_Objetivo do exercício_
Continue o texto sobre a banalização do mal e a obediência cega, começando logo depois da última frase apresentada.

_Texto fornecido_
O que mais espanta não é a maldade ocasional, mas a banalização do mal. Recentemente, o Museu do Holocausto da capital dos EUA tornou publica uma série de fotos, tiradas em 1944, pouco antes do fim II Guerra Mundial, que mostram enfermeiras festejando o extermínio de judeus, homossexuais e deficientes físicos, no campo de concentração de Auschwitz. Anos depois, um psiquiatra americano interrogou nazistas levados a julgamento em Nuremberg sobre os horrores cometidos e a resposta foi que apenas cumpriram ordens e, portanto, suas consciências estavam tranqüilas. É essa “normalidade” que espanta, a obediência cega a determinações de um líder carismático, a institucionalização do crime. Historiadores da ocupação da Polônia pelos alemães também afirmam que os policiais de Hitler fuzilavam mulheres e crianças com a maior naturalidade.

Mas isso não aconteceu apenas no domínio nazista. Os horrores se encontram em qualquer conflito bélico. Na atual guerra dos EUA contra o Iraque, por exemplo, aconteceu algo semelhante: foram publicadas fotos de soldados norte-americanos que se divertiam com jovens prisioneiras iraquianas, seviciando seus corpos com cigarros acesos. A gente pode compreender e desculpar o erro ou o pecado do homem como indivíduo, mas quando é toda uma instituição pública a cometer, tolerar ou aplaudir atos criminosos, nos colocamos nos limites da civilização, renegando qualquer sentimento de humanidade.

É preciso urgentemente rediscutir o problema da obediência militar ou civil: até que ponto o homem é obrigado a obedecer a uma ordem, se ela for irracional ou desumana? Por que ser obrigado a participar de guerras, a matar gente que nem se conhece? Anos atrás lí uma notícia de jornal que me deixou pasmado: um supermercado pegou fogo e os guardas, a mando do gerente, fecharam as portas porque, na confusão, algumas pessoas estavam levando mercadorias sem passar pelo caixa. É obrigação moral obedecer a uma ordem dessas? Será que uma vida humana tem valor menor do que um pacote de bolachas? E o que dizer, então, dos conflitos étnicos, que acontecem não apenas em Ruanda ou no Sudão, mas também na civilizada e próspera Europa? Diferenças de línguas, costumes ou religiões levam a divergências nos planos político e social, causando confrontos sangrentos. Na base de tudo está a infinita estupidez humana: a pessoa preconceituosa não se dá conta de que ela é um mero acaso de loteria biológica. Ninguém escolhe quando, onde, como ou de quem vai nascer. Por que, então, curtir sentimentos de superioridade? Quem sabe, um dia, a humanidade terá condições de realizar o “sonho” de Martin Luther King. Ele imaginava um futuro em que

“brancos e negros, judeus e gentios, protestantes e católicos,
descendentes de escravos e de donos de escravos,
todos viverem em harmonia, sentado à mesa da irmandade”.

_Dados de entrada_
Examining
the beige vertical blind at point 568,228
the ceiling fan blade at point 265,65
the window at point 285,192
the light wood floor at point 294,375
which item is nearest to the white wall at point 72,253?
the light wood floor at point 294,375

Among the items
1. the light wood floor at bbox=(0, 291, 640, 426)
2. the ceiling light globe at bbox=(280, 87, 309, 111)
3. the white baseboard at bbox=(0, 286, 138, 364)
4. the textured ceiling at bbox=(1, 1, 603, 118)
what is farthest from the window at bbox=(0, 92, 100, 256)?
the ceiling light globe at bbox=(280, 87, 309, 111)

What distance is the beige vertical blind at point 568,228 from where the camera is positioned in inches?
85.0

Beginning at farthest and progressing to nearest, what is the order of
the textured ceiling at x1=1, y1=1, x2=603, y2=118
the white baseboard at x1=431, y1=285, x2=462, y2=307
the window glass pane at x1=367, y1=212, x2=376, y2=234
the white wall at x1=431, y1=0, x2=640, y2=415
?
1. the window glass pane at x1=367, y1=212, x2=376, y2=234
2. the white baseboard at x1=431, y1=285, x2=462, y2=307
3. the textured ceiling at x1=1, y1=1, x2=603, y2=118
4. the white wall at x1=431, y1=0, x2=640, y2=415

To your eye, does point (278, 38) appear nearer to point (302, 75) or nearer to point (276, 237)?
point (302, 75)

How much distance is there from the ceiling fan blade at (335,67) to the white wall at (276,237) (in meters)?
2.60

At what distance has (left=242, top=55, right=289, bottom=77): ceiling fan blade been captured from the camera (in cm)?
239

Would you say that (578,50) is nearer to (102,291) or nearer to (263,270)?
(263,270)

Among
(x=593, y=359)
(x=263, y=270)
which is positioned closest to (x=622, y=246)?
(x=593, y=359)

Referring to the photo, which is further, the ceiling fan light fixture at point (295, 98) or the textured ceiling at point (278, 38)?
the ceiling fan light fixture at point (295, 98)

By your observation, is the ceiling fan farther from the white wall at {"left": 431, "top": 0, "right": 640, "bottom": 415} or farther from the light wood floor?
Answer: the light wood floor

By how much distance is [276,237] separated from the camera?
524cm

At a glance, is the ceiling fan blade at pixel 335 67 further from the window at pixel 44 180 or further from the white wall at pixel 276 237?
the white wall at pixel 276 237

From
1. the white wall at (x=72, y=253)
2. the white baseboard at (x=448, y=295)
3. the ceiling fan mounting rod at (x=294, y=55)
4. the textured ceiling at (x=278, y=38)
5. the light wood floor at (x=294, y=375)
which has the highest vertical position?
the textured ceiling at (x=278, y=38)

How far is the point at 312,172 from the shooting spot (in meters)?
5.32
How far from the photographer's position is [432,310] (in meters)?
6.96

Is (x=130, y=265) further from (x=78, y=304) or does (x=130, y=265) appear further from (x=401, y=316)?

_Resposta do exercício_
Para que este futuro possa acontecer é preciso a vitória do indivíduo que pense com sua cabeça, não sendo mais vítima de tradições milenares. É preciso acabar com os dogmatismos religiosos e os governos absolutistas, o egoísmo individual e de grupos, a obediência cega a líderes políticos, a exploração do trabalhador, a corrupção e a impunidade. Nesse futuro desejado cada um ganharia conforme os méritos e seria julgado pelos seus atos e não pela cor de sua pele, pela herança de sua etnia ou pela sua fé. Enfim, o homem se convenceria de que ninguém pode ser feliz no meio da ignorância e da miséria.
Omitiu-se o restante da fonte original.